Riva Dan
Riva Dan

Reputation: 47

How to aggregate an accumulative list in Pandas dataframe?

I have a Pandas dataframe like this one below.

    +--------+-------------------+
    | worker |  day  |    tasks  |
    +--------+-------------------+
    |   A    |   2   | 'read'    |
    |   A    |   9   | 'write'   |
    |   B    |   1   | 'read'    |
    |   B    |   2   | 'write'   |
    |   B    |   4   | 'execute' |
    +--------+-------------------+

I need to group dataframe by [col_1, day] and gain an acummulated list of tasks.
e.g. if worker 'A' has the task 'read' in day 2, then the tasks for day 9 should be ['read', 'write'] list.


The desired dataframe looks like this:

    +--------+-------------------------------------+
    | worker |  day  |          aggregation        |
    +--------+-------------------------------------+
    |   A    |   2   | ['read']                    |
    |   A    |   9   | ['read', 'write']           |
    |   B    |   1   | ['read']                    |
    |   B    |   2   | ['read', 'write']           |
    |   B    |   4   | ['read', 'write', 'execute']|
    +--------+-------------------------------------+

I tried to use cumsum

df = df.groupby(['worker', 'day'])['tasks'].apply(list).reset_index(name='aggregation').cumsum()

But it aggregates an accumulation for all the columns and not inside the groups for certain column.

Upvotes: 2

Views: 138

Answers (1)

cs95
cs95

Reputation: 402814

One straightforward method (although not ideal in terms of performance — then again you're storing lists in columns so your mileage will vary) is to do a groupby and cumsum with lists.
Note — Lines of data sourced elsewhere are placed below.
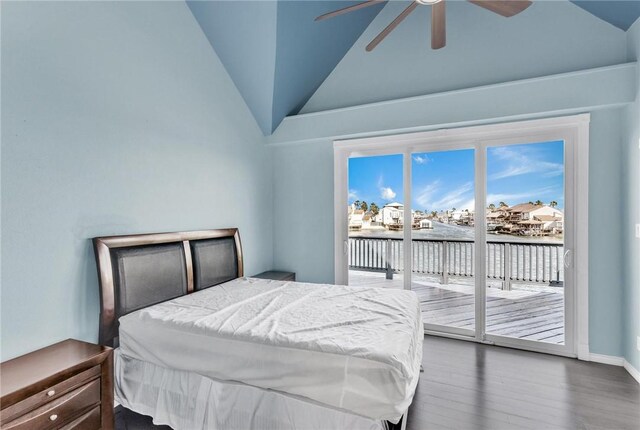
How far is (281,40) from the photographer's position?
3.14 metres

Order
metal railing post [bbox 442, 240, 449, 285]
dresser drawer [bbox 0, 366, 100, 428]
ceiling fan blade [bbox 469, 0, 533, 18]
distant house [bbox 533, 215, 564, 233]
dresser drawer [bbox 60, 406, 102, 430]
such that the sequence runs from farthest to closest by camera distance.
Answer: metal railing post [bbox 442, 240, 449, 285]
distant house [bbox 533, 215, 564, 233]
ceiling fan blade [bbox 469, 0, 533, 18]
dresser drawer [bbox 60, 406, 102, 430]
dresser drawer [bbox 0, 366, 100, 428]

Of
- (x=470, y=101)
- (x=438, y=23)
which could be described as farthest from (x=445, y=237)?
(x=438, y=23)

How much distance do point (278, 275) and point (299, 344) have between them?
2321 mm

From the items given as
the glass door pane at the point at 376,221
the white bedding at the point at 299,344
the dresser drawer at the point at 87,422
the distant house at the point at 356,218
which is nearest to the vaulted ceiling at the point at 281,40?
the glass door pane at the point at 376,221

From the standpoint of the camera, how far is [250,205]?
12.9 ft

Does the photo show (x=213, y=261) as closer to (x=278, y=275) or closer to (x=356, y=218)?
(x=278, y=275)

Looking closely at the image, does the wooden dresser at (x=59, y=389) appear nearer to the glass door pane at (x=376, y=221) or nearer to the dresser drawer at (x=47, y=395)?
the dresser drawer at (x=47, y=395)

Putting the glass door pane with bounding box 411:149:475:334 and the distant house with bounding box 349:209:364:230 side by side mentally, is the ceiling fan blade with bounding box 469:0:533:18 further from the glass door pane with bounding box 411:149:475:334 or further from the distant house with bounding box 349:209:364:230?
the distant house with bounding box 349:209:364:230

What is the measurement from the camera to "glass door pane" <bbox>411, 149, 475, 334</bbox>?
11.3 feet

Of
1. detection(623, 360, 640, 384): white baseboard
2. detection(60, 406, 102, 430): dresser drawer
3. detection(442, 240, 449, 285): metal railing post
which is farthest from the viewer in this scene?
detection(442, 240, 449, 285): metal railing post

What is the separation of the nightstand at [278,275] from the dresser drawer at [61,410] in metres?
2.20

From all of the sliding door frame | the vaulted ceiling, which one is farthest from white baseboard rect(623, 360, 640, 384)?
the vaulted ceiling

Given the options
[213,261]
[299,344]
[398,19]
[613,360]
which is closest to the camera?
[299,344]

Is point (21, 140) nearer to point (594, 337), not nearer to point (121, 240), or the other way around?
point (121, 240)
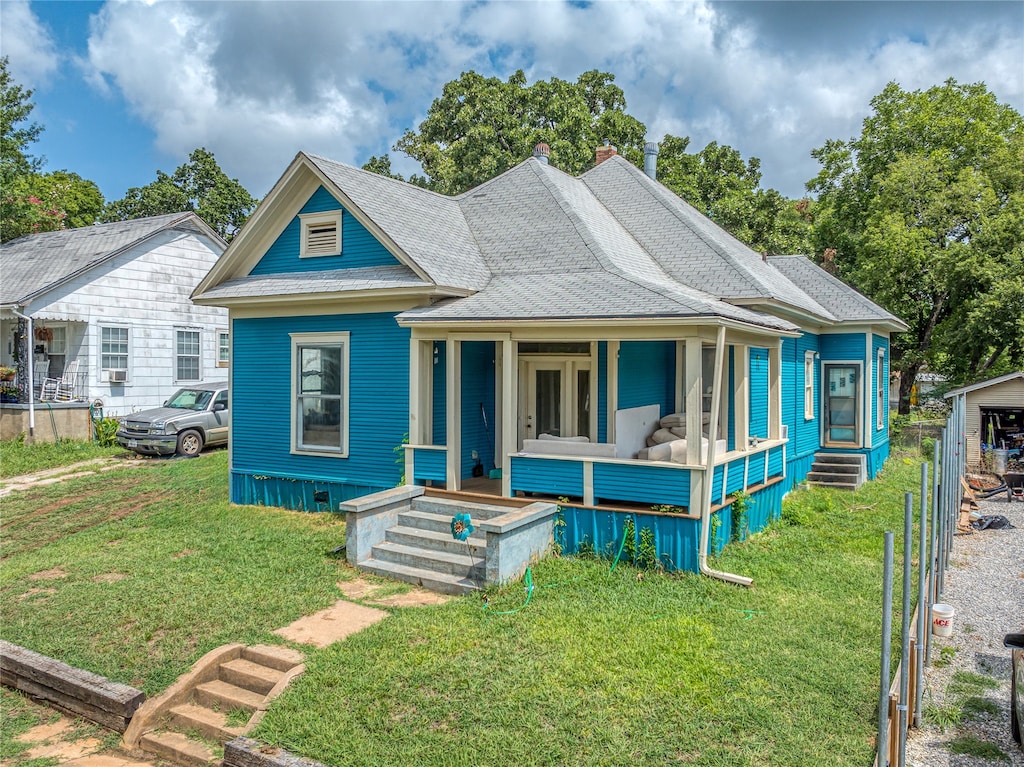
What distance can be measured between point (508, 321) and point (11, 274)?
1922 cm

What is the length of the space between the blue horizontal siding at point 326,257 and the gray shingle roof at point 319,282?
117 millimetres

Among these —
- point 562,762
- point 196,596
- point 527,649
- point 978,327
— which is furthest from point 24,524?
point 978,327

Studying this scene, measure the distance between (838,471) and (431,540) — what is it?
10.5 meters

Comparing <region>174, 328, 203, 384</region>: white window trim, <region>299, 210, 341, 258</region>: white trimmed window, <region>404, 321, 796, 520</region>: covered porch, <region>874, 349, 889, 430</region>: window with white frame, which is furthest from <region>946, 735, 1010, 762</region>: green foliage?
<region>174, 328, 203, 384</region>: white window trim

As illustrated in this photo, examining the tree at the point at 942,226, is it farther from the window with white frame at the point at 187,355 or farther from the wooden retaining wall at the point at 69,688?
the wooden retaining wall at the point at 69,688

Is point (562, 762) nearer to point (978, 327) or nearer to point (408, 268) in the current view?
point (408, 268)

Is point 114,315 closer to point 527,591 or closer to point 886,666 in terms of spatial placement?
point 527,591

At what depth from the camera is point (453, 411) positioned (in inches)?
402

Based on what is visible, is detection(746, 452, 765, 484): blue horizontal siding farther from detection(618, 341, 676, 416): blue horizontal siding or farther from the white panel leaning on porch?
detection(618, 341, 676, 416): blue horizontal siding

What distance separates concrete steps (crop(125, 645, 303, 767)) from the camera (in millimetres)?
5625

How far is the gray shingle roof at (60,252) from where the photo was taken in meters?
19.6

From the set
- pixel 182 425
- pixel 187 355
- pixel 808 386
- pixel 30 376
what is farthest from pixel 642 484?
pixel 187 355

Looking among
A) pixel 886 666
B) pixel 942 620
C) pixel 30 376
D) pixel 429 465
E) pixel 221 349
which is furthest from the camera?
pixel 221 349

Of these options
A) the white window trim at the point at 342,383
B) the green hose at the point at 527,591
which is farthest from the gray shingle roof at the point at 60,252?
the green hose at the point at 527,591
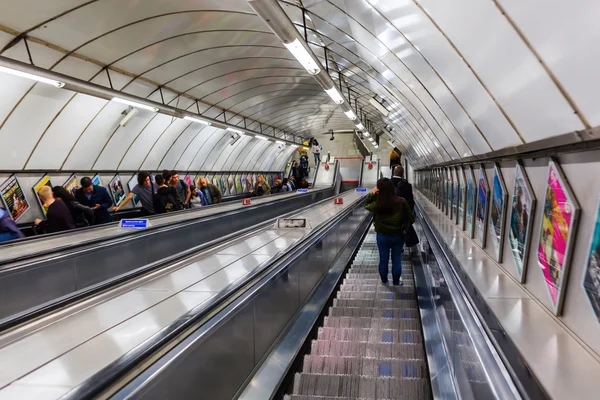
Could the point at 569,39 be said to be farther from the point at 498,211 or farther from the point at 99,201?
the point at 99,201

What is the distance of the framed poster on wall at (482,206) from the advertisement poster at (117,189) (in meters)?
12.8

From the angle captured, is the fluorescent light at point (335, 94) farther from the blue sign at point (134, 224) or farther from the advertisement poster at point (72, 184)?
the advertisement poster at point (72, 184)

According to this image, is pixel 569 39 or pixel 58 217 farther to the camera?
pixel 58 217

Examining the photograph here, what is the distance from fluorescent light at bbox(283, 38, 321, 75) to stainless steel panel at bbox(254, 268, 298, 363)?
397 cm

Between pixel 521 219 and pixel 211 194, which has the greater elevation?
pixel 521 219

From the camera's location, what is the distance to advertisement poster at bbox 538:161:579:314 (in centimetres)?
275

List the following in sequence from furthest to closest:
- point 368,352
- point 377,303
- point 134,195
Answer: point 134,195 → point 377,303 → point 368,352

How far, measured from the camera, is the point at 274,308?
3982mm

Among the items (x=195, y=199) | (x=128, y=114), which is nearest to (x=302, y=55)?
(x=195, y=199)

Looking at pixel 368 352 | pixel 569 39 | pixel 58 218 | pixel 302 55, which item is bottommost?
pixel 368 352

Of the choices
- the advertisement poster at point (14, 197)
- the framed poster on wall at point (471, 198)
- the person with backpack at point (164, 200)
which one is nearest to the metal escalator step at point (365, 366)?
the framed poster on wall at point (471, 198)

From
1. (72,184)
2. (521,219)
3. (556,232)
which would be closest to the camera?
(556,232)

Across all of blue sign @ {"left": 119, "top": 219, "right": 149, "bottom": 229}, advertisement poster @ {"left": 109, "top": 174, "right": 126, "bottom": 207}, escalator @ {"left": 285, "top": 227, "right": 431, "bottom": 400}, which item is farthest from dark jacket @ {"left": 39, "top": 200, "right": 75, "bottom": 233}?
advertisement poster @ {"left": 109, "top": 174, "right": 126, "bottom": 207}

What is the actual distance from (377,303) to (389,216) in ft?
4.50
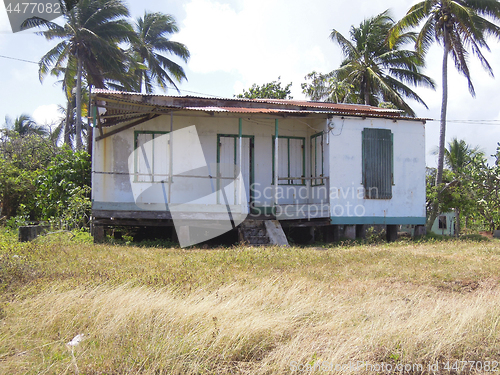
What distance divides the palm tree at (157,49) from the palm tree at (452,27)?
51.7ft

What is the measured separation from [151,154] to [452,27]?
12.5 m

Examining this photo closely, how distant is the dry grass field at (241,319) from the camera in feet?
12.3

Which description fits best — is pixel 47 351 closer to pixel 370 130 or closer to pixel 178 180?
pixel 178 180

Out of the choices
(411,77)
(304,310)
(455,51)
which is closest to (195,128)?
(304,310)

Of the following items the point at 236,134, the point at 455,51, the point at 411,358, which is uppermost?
the point at 455,51

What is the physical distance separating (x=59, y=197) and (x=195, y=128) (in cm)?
431

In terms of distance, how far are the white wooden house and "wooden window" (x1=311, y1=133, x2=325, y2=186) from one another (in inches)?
1.1

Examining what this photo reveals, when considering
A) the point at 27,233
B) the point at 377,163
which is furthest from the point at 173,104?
the point at 377,163

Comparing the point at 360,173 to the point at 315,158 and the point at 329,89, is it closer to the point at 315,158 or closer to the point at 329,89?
the point at 315,158

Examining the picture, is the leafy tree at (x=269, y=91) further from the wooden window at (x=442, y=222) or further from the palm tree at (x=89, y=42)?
the wooden window at (x=442, y=222)

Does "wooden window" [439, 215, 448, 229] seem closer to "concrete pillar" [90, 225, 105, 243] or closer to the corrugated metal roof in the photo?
the corrugated metal roof

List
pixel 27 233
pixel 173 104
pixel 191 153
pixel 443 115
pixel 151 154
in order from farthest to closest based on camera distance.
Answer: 1. pixel 443 115
2. pixel 191 153
3. pixel 151 154
4. pixel 173 104
5. pixel 27 233

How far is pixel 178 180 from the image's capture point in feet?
37.4

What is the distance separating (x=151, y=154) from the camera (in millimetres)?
11289
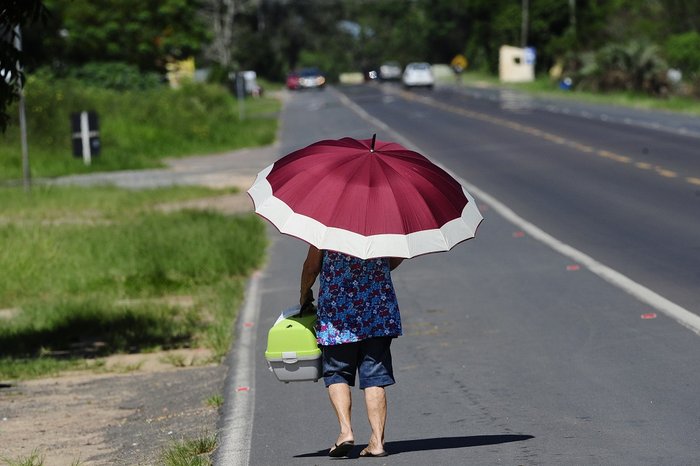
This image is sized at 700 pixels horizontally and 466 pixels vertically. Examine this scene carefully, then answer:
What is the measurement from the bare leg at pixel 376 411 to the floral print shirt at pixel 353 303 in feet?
1.02

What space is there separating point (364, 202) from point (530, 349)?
12.8 feet

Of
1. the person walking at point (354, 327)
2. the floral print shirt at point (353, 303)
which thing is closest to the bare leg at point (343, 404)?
the person walking at point (354, 327)

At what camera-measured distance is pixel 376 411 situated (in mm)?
7266

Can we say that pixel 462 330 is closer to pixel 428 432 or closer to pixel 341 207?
pixel 428 432

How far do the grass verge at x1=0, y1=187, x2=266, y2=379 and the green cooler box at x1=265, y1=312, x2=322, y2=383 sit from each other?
16.0ft

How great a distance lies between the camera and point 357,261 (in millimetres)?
7207

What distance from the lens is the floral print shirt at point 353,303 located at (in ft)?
23.5

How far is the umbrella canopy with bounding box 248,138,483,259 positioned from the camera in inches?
275

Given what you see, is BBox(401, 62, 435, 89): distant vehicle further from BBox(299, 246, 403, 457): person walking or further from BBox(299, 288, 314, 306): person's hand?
BBox(299, 246, 403, 457): person walking

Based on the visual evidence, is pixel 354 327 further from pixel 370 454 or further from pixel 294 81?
pixel 294 81

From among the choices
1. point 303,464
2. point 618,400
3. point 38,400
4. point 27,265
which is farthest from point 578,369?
point 27,265

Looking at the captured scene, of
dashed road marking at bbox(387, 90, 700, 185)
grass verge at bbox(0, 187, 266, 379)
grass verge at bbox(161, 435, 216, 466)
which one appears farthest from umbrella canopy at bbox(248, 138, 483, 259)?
dashed road marking at bbox(387, 90, 700, 185)

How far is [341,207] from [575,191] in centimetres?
1661

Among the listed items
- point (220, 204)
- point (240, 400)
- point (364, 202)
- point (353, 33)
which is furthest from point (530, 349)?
point (353, 33)
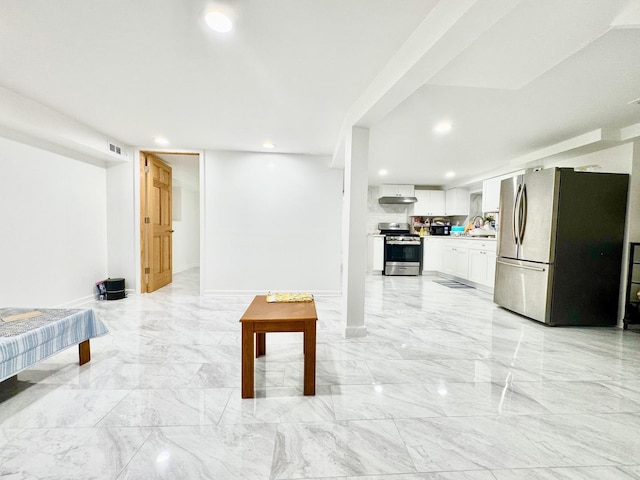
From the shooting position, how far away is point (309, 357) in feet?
5.52

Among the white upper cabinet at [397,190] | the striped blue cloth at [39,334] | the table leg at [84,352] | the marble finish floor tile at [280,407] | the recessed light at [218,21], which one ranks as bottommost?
the marble finish floor tile at [280,407]

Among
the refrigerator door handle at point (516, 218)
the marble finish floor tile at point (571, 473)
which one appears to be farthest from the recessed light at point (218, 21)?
the refrigerator door handle at point (516, 218)

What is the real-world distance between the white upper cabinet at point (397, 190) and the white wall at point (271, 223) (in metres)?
2.65

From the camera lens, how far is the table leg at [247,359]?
1.63 metres

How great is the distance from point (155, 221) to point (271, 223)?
6.51 ft

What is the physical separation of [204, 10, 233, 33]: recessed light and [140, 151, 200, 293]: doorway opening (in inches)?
118

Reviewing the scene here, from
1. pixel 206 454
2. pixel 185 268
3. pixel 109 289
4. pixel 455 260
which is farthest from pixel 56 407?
pixel 455 260

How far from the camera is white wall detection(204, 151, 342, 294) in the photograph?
168 inches

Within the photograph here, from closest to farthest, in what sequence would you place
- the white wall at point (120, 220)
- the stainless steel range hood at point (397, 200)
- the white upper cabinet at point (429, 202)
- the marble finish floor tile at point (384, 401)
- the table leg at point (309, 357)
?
the marble finish floor tile at point (384, 401)
the table leg at point (309, 357)
the white wall at point (120, 220)
the stainless steel range hood at point (397, 200)
the white upper cabinet at point (429, 202)

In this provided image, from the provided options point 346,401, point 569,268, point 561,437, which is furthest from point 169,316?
point 569,268

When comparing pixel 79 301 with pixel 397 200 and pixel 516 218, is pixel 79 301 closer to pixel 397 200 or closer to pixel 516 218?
pixel 516 218

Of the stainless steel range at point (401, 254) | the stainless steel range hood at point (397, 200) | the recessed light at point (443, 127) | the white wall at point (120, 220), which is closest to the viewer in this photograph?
the recessed light at point (443, 127)

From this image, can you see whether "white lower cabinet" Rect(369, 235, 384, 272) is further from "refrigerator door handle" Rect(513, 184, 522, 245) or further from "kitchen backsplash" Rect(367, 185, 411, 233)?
"refrigerator door handle" Rect(513, 184, 522, 245)

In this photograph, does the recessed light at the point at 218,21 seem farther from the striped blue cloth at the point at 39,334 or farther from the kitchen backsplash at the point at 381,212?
the kitchen backsplash at the point at 381,212
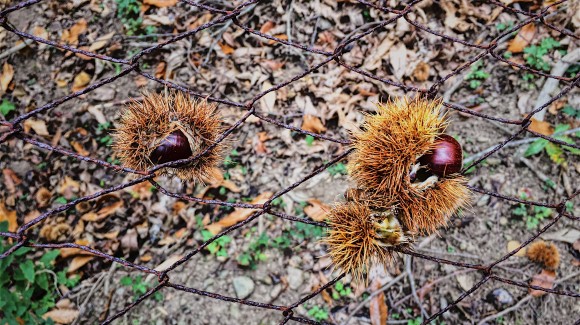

df['tasks'].map(lambda x: [x]).groupby(df['worker']).apply(pd.Series.cumsum) 

0                    [read]
1             [read, write]
2                    [read]
3             [read, write]
4    [read, write, execute]
Name: tasks, dtype: object

Or, very similarly,

(df.assign(tasks=df['tasks'].map(lambda x: [x]))
   .groupby('worker')['tasks']
   .apply(pd.Series.cumsum))

0                    [read]
1             [read, write]
2                    [read]
3             [read, write]
4    [read, write, execute]
Name: tasks, dtype: object

Since you're cumsumming objects (and not numeric data), we need to apply pd.Series.cumsum instead of calling the cythonized GroupBy.cumsum which chokes on python lists.

Upvotes: 3

Related Questions